The goal of this clinical research study is to learn if clofarabine when given in combination with cytarabine can help to control myelodysplastic syndrome (MDS) after the disease could not be controlled with standard therapy. The safety of this treatment will also be studied.

Clofarabine is designed to interfere with the growth and development of cancer cells.

Cytarabine is designed to insert itself into DNA (the genetic material of cells) of cancer cells and stop the DNA from repairing itself.

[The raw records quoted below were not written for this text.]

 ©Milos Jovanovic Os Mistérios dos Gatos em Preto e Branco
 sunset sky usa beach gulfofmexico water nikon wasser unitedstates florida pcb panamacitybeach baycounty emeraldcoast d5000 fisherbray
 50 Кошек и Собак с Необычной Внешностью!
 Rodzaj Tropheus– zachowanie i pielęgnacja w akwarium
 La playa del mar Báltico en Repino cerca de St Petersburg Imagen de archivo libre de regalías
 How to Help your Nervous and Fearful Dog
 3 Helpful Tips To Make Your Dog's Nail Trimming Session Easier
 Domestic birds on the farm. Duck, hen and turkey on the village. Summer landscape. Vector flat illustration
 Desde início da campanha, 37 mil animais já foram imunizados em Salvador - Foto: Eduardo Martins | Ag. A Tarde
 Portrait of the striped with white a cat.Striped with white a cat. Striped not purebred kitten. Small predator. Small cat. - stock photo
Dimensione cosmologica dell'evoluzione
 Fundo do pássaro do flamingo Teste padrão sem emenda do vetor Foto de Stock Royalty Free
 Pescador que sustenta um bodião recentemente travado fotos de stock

Condition or Disease Intervention/Treatment Phase
Phase 2

Detailed Description

Induction Cycles:

If you are found to be eligible to take part in the study, on Days 1-5 of each cycle , you will receive clofarabine by vein over 1-2 hours.

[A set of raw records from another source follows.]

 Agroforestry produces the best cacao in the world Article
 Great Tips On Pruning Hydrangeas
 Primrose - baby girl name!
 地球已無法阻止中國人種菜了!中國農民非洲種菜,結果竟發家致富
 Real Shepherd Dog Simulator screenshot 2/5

On Days 1-7 of each cycle, you will receive cytarabine by injection under the skin over several seconds 2 times a day.

You may receive up to 3 cycles at this dose and schedule (also called "induction cycles"). There are 7 treatment days in each cycle but the total length of one cycle (including rest and recovery period) is usually between 4 and 8 weeks.

Consolidation Cycles:

After you have completed the Induction Cycles, if you show a response to treatment, you can then continue with up to a total of 12 more cycles of therapy, which will be called "consolidation cycles". Not every participant may be able to receive all 12 consolidation cycles. The actual number that you will receive depends on whether or not you maintain the response and how you are able to tolerate ongoing therapy. There will be 4-8 weeks between each consolidation cycle depending on any side effects you may be having and your blood counts.

During consolidation cycles you will receive clofarabine on Days 1-3 by vein over 1-2 hours. You will receive cytarabine by injection under the skin over several seconds 2 times a day .

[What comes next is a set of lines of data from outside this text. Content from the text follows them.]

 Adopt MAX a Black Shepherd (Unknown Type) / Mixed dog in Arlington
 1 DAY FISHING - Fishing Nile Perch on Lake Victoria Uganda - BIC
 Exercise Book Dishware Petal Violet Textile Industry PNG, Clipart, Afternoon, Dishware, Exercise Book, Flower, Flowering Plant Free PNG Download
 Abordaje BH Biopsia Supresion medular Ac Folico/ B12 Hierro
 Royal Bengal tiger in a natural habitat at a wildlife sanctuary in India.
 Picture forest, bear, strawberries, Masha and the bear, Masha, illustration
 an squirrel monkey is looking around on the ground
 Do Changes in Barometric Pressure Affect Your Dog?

Induction and Consolidation Cycles:

On the days when you receive clofarabine and cytarabine (Days 1-5 during induction and Days 1-3 during consolidation), the clofarabine will be given about 3-6 hours before the cytarabine injections. You can be taught to give cytarabine injections to yourself. In this case, you can leave the clinic after receiving clofarabine. You will be required to record the injections of cytarabine in a diary unless you receive the treatments while you are in the hospital.

Study Visits:
On Day 1 of every cycle (+/- 7 days):

  • You will have a physical exam, including measurements of your weight and vital signs.

  • Your performance status will be recorded.

  • Blood (about 1-2 teaspoons) will be drawn for routine tests.

About 4 weeks after you started your first cycle, you may have a bone marrow aspirate to check the status of the disease. After that, you may have repeat bone marrow aspirates when the doctor thinks it is needed.

It is recommended that you stay in Houston for up to the first 4 weeks of treatment. After that, you will need to return to Houston before each induction cycle. If you continue with the consolidation you can receive these treatments by your local oncologist. However, you have to return to Houston at least every 3 months for your study visits.

Length of Study:

You may continue taking the study drugs for up to 15 cycles. You will no longer be able to take the study drugs if the disease gets worse, if intolerable side effects occur, or if you are unable to follow study directions.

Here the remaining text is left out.